After Anwar Ibrahim was officially named the nation’s new Prime Minister, following a five-day political impasse, Malaysian stocks rose 2% and were the top performers in the region. This week, Malaysia experienced its first-ever hung parliament as a result of a closely contested general election.

Related: Asian stocks didn’t move much because China COVID went up and tech stocks went down.

On the other side, as the nation saw a record-high increase in daily COVID infections, Chinese markets declined despite fresh government stimulus measures. New limitations were once again put in place as a result of the recent epidemic, including in Beijing and Shanghai.

Blue-chip The Shanghai Shenzhen CSI 300 index and Shanghai Composite index both experienced declines, with the former falling by 0.4% and the latter by 0.2%, respectively.

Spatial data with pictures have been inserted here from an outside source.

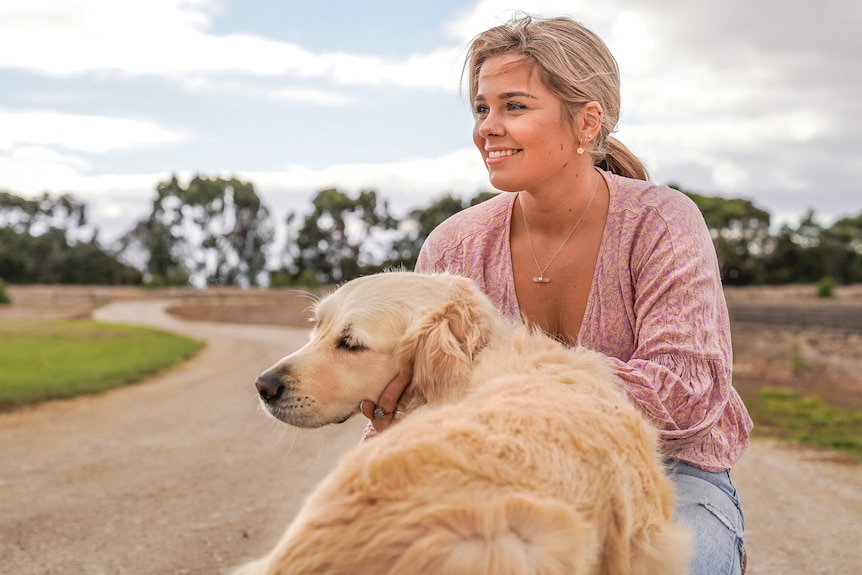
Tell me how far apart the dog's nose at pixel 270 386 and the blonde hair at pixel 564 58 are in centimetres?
185

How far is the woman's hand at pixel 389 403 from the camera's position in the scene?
3344mm

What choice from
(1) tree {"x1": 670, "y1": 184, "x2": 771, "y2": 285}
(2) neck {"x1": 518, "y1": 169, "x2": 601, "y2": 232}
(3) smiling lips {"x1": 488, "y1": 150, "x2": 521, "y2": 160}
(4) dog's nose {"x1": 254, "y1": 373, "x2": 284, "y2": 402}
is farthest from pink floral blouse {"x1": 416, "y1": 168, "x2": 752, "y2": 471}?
(1) tree {"x1": 670, "y1": 184, "x2": 771, "y2": 285}

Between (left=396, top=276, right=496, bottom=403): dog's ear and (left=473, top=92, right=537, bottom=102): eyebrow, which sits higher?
(left=473, top=92, right=537, bottom=102): eyebrow

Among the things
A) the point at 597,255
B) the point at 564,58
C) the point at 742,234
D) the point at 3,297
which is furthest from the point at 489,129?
the point at 742,234

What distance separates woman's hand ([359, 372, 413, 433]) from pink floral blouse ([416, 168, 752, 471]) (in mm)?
905

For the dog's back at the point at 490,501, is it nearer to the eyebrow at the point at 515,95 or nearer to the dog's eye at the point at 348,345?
the dog's eye at the point at 348,345

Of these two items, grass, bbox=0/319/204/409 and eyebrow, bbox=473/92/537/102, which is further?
grass, bbox=0/319/204/409

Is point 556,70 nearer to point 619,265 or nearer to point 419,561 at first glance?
point 619,265

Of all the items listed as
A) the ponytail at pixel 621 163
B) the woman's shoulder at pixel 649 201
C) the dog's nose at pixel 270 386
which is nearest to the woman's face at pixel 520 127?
the woman's shoulder at pixel 649 201

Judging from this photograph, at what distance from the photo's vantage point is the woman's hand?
334cm

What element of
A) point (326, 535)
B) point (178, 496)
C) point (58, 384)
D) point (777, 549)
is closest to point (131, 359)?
point (58, 384)

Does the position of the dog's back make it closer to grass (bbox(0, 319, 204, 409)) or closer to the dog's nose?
the dog's nose

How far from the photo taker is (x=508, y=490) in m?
1.99

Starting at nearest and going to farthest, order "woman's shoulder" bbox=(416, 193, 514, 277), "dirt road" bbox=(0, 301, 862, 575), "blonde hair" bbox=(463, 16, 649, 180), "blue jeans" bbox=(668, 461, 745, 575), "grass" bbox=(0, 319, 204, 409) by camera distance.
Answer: "blue jeans" bbox=(668, 461, 745, 575)
"blonde hair" bbox=(463, 16, 649, 180)
"woman's shoulder" bbox=(416, 193, 514, 277)
"dirt road" bbox=(0, 301, 862, 575)
"grass" bbox=(0, 319, 204, 409)
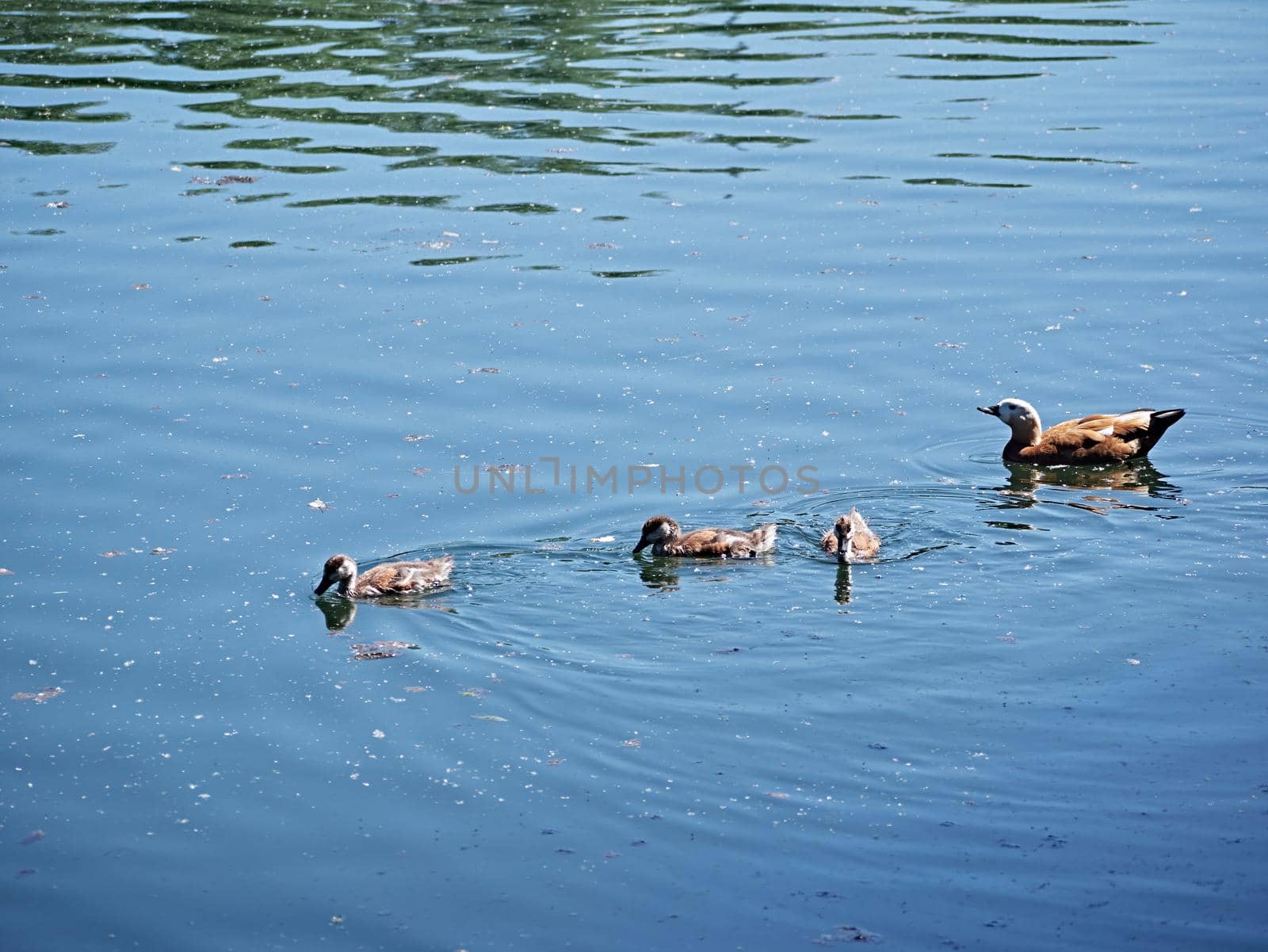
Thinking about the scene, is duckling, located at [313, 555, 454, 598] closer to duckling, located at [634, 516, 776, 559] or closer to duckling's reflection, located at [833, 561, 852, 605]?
duckling, located at [634, 516, 776, 559]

Since Australia has significant trade exposure to the Chinese mainland, the ASX 200 only increased 0.1% amid worries about China.

Broader The Federal Reserve’s November meeting minutes revealed that numerous members preferred a slower pace of interest rate increases in the upcoming months in order to fully assess the effects of abrupt interest rate increases on the economy. This news sent Asian stock markets soaring.

However, according to authorities, rate increases won’t stop unless there is obvious evidence of a slowdown in inflation. Although CPI inflation slowed down in October more than was anticipated, it still exceeded the Fed’s 2% annual objective. According to other economic statistics, the U.S. economy was likely cooling after a third-quarter rebound.

Even still, Asian markets welcomed the idea of lesser U.S. rate increases because the sector had suffered significantly this year due to higher interest rates.

Following the Bank of Korea’s rate increase by a relatively smaller margin, the KOSPI index in South Korea increased by 0.9%. However, the central bank made it clear that it planned to keep hiking interest rates to combat excessive inflation.

Related: Asian stocks decline due to concern about the missile strike in Poland.

The possibility of reduced rate increases was advantageous for other technology-focused exchanges as well. The Taiwan Weighted Index increased by 1.2%, while Hong Kong’s Hang Seng Index increased by 0.6%.